The EPA has committed to preparing a climate vulnerability assessment, but Gorder expressed concerns that it might not thoroughly analyze potential failure scenarios or include the latest climate data, based on his review of other EPA climate assessments nationwide.
Despite the looming threat of a berm failure, Lisa Ronald, the Western Montana associate conservation director for American Rivers, said her organization doesn’t want to shortcut the completion of the necessary sampling to inform the cleanup process.
“We’re concerned about the timeliness of the cleanup, but we also want to make sure that we have the data that we need to get the cleanup that is warranted,” Gorder added.
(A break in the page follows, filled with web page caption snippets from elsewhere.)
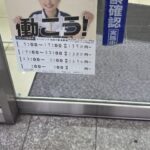 Thumbnail of new posts 167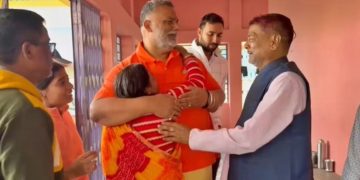 Pappu Yadav : पप्पू यादव की भतीजी की सड़क हादसे में मौत, पूर्णिया सांसद का रो-रो कर हुआ बुरा हाल 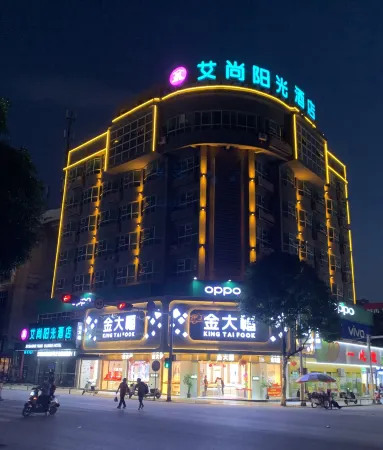 Longzhou Aishang Sunshine Hotel Отели в г. Лунчжоу
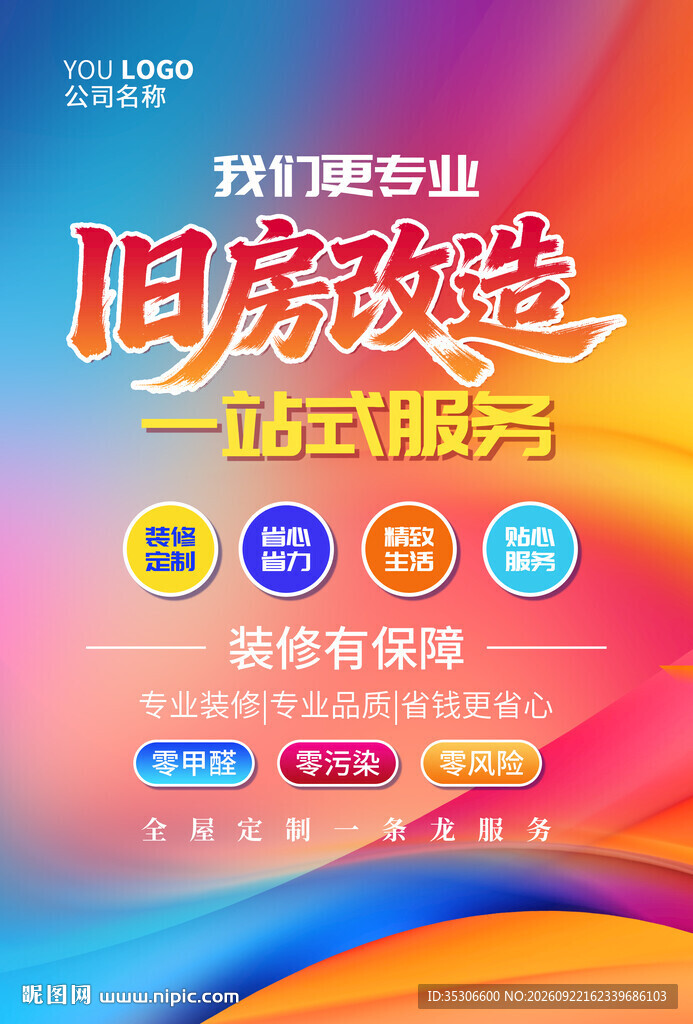 旧房改造一站式服务海报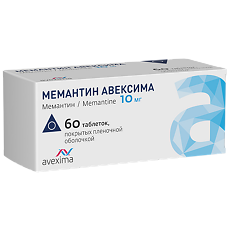 Купить Мемантин Авексима таблетки покрыт.плен.об. 10 мг 60 шт цена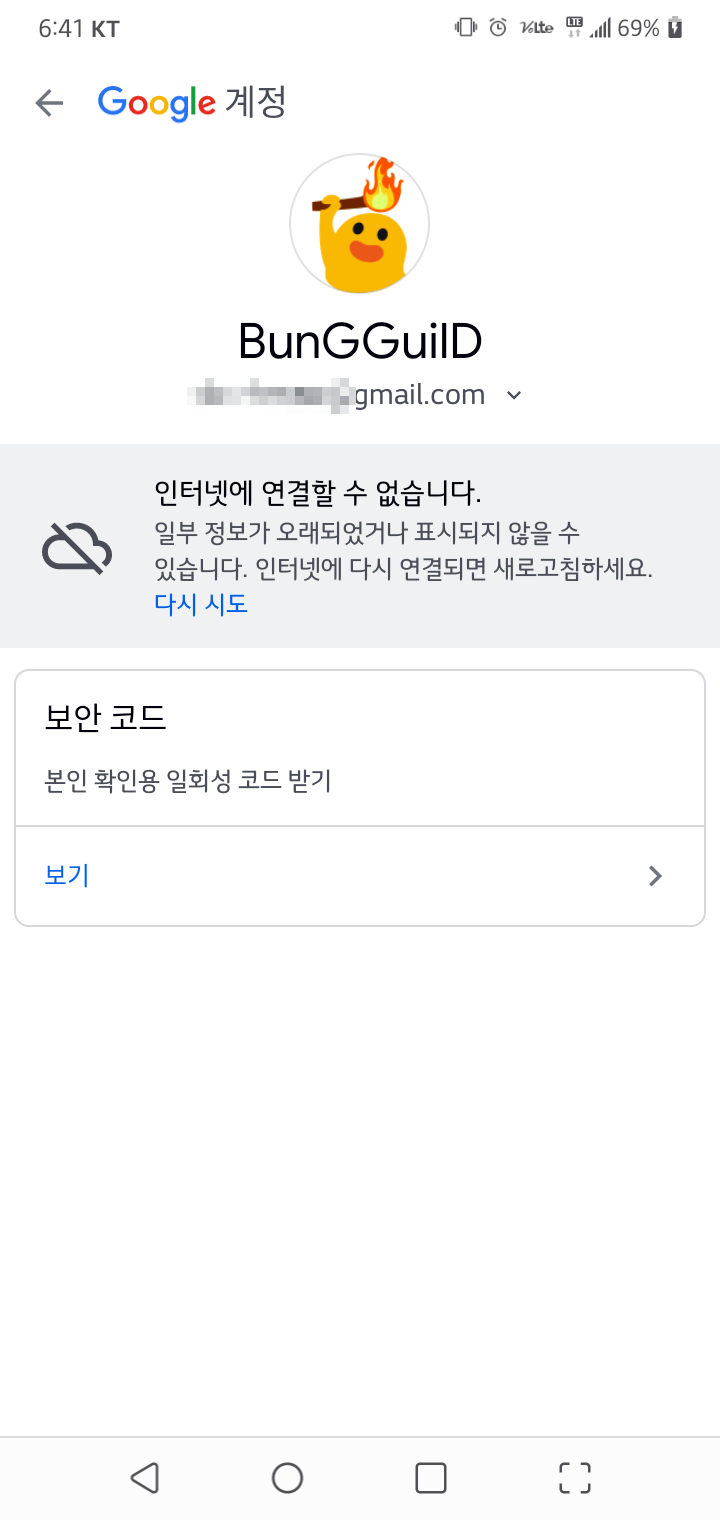 Google(구글), YouTube(유튜브) 등 구글 계열 웹사이트 오프라인 로그인 인증 : 네이버 블로그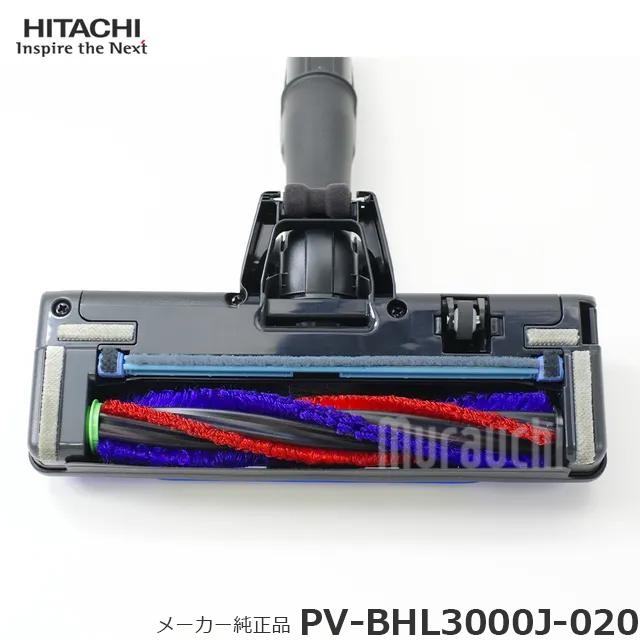 日立（HITACHI） 【メーカー純正品・新品】吸い口D-DP31組み(A) ブルー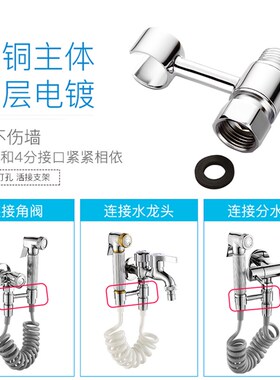 马桶角阀冲洗喷枪支架旋转挂架墙座子免打孔全铜妇洗器花洒座底座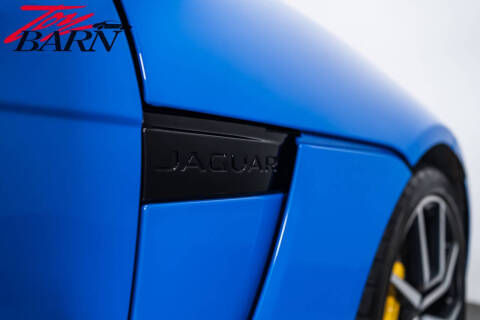 2017 Jaguar F-TYPE SVR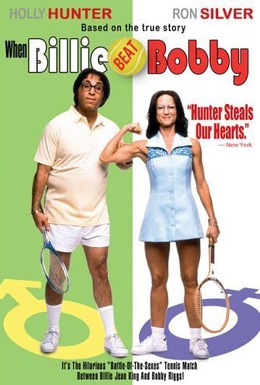 Постер фильма Когда Билли побеждает Бобби (2001)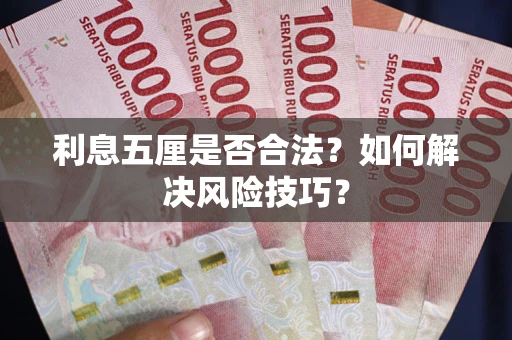 北京利息五厘是否合法？如何解决风险技巧？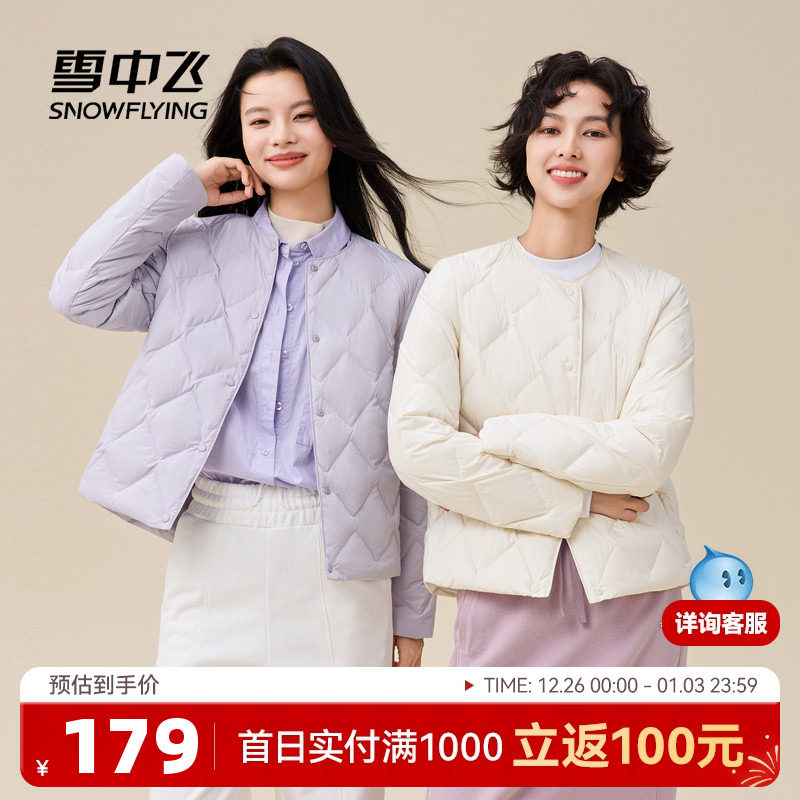 雪中飞2025冬新款女士小短款菱格轻薄羽绒服秋羽温柔紫内外穿百搭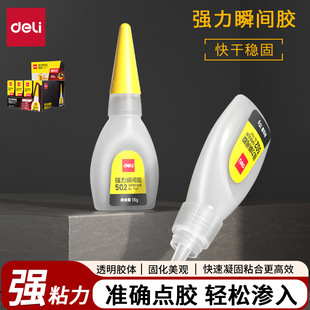 ����502�zˮ7147ˮܛ���z˲�g�ֹ������z�ٸɿ��ٳ������Ͻ����z
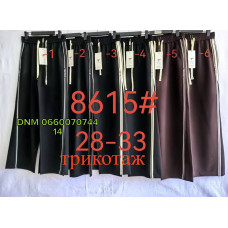 Fudeyan Wide leg брюки трикотажні широкі 28-33 8615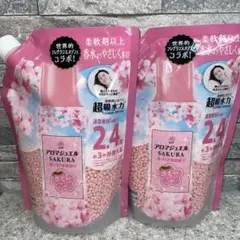 Item thumbnail for item 0f9da0d5-df13-4097-acbf-c94796430006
Ronald also warned against a “waste-in-place” approach, which involves leaving the waste at the site with some containment measures.
“What we now think are our catastrophic floods are going to become the new norm in the future,” Ronald said. “The consequences of that just aren’t worth the gamble at Smurfit. The study presents compelling evidence to suggest that a waste-in-place remedy isn’t going to work here. We can’t look at these berms as a protective structure.”
Ultimately, Gorder said, “We’d like to see the most hazardous, toxic material that we know exists onsite dug up and placed in a safe repository that’s out of contact with the groundwater.”